The time they spent together progressed from drinking coffee and counting cars to long walks around the city to museum visits. One day, Evan took Julie to the Empire State Building, and they pretended to be tourists, taking cheesy pictures and giggling all the way up in the elevator. But despite the silly pretenses, she’d never actually been to the top of the building, and she was thrilled with the view, and fascinated, and terrified, by the world below. She told Evan that she felt like she was in the clouds.

  There, in the biting wind, Evan took hold of her arms and drew her close and kissed her, his lips touching first the outer corner of hers and then moving inward until his mouth covered hers completely. It wasn’t gentle, and it wasn’t rough either, that first kiss, his mouth hot and her, melting.

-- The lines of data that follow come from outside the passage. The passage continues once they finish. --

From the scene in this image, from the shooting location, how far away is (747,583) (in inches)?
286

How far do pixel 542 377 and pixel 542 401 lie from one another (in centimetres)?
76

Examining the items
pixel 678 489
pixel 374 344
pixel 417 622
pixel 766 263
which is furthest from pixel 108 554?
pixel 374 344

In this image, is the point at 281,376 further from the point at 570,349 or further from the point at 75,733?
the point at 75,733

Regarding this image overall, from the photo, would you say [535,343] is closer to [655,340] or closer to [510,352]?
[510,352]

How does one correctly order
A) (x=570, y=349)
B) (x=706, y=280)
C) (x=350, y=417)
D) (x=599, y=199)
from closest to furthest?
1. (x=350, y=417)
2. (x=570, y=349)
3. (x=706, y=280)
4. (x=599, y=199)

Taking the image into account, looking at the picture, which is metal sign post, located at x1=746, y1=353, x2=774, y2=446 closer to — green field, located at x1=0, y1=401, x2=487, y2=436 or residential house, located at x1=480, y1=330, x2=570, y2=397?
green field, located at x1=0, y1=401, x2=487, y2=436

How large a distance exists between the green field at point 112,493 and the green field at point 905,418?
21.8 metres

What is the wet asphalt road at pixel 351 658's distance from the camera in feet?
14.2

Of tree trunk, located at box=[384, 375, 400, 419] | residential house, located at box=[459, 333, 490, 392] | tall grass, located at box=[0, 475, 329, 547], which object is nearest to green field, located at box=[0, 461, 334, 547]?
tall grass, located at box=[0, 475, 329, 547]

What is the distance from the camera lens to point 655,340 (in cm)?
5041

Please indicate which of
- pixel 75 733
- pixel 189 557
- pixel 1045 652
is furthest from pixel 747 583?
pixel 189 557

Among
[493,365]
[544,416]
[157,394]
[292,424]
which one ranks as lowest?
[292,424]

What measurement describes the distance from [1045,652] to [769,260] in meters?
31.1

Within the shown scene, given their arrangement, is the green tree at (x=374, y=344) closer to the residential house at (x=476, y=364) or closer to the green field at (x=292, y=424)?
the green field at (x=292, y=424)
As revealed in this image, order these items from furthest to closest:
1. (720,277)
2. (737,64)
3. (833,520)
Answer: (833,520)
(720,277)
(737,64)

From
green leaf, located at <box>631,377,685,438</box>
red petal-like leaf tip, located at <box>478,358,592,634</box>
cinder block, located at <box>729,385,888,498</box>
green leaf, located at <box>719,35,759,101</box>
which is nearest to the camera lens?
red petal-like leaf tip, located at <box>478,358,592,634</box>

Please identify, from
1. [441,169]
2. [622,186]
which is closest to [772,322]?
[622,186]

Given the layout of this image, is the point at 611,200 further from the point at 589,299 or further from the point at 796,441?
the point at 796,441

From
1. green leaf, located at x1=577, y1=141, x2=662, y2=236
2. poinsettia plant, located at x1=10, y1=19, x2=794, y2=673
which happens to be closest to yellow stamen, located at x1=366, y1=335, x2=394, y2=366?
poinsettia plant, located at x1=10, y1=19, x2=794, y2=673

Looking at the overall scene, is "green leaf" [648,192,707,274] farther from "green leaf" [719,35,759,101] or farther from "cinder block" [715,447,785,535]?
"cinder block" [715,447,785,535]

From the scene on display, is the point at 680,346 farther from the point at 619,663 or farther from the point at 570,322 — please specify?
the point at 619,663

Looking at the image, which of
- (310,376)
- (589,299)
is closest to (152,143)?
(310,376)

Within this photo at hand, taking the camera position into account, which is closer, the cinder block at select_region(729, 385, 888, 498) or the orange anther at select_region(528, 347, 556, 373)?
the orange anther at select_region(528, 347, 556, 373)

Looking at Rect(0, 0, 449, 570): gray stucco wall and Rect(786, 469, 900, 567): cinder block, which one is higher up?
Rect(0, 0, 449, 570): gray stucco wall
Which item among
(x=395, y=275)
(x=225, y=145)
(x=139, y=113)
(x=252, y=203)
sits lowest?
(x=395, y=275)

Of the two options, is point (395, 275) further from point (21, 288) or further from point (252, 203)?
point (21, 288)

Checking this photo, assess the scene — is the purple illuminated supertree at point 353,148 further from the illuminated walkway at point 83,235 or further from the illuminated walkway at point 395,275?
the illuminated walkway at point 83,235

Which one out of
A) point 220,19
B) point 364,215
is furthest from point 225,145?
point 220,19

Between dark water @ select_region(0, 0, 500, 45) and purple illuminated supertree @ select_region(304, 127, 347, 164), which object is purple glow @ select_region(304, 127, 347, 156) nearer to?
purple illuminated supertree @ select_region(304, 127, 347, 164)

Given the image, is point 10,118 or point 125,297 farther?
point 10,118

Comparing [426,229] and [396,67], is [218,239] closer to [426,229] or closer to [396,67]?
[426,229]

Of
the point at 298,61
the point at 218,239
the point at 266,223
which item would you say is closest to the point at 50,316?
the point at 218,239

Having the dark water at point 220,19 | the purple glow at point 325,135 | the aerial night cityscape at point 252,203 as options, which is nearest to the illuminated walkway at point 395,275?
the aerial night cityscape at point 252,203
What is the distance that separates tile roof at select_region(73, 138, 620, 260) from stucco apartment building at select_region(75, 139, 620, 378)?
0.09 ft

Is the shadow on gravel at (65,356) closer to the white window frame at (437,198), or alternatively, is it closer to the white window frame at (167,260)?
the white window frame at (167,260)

  “I can’t believe this is real,” she whispered.

  “God, I’ve wanted to kiss you for so long,” he murmured into her ear.

  “Then why’d you wait?”

  “This waiting,” he said, his voice low and hungry, “makes it so much sweeter.”

  She was able to change his mind about that, though.

  33

  REBA’S DIARY, 1997

  I always feel a little lopsided without Jules around, like a part of me is missing. Nothing major, not enough to handicap me completely. I’m just…less. We’ve spent so much time together over the years that it’s actually strange to be alone.

  And I hadn’t seen Jules, outside of school, for a few weeks. It felt like longer. If it would have made a difference, I might have tried to talk her out of the play. Might. I probably wouldn’t have been very convincing. Knowing she wanted it so much made me want it for her. Jules has carried the lead in the school play every year since we started high school. I doubt she could stay away, no matter what.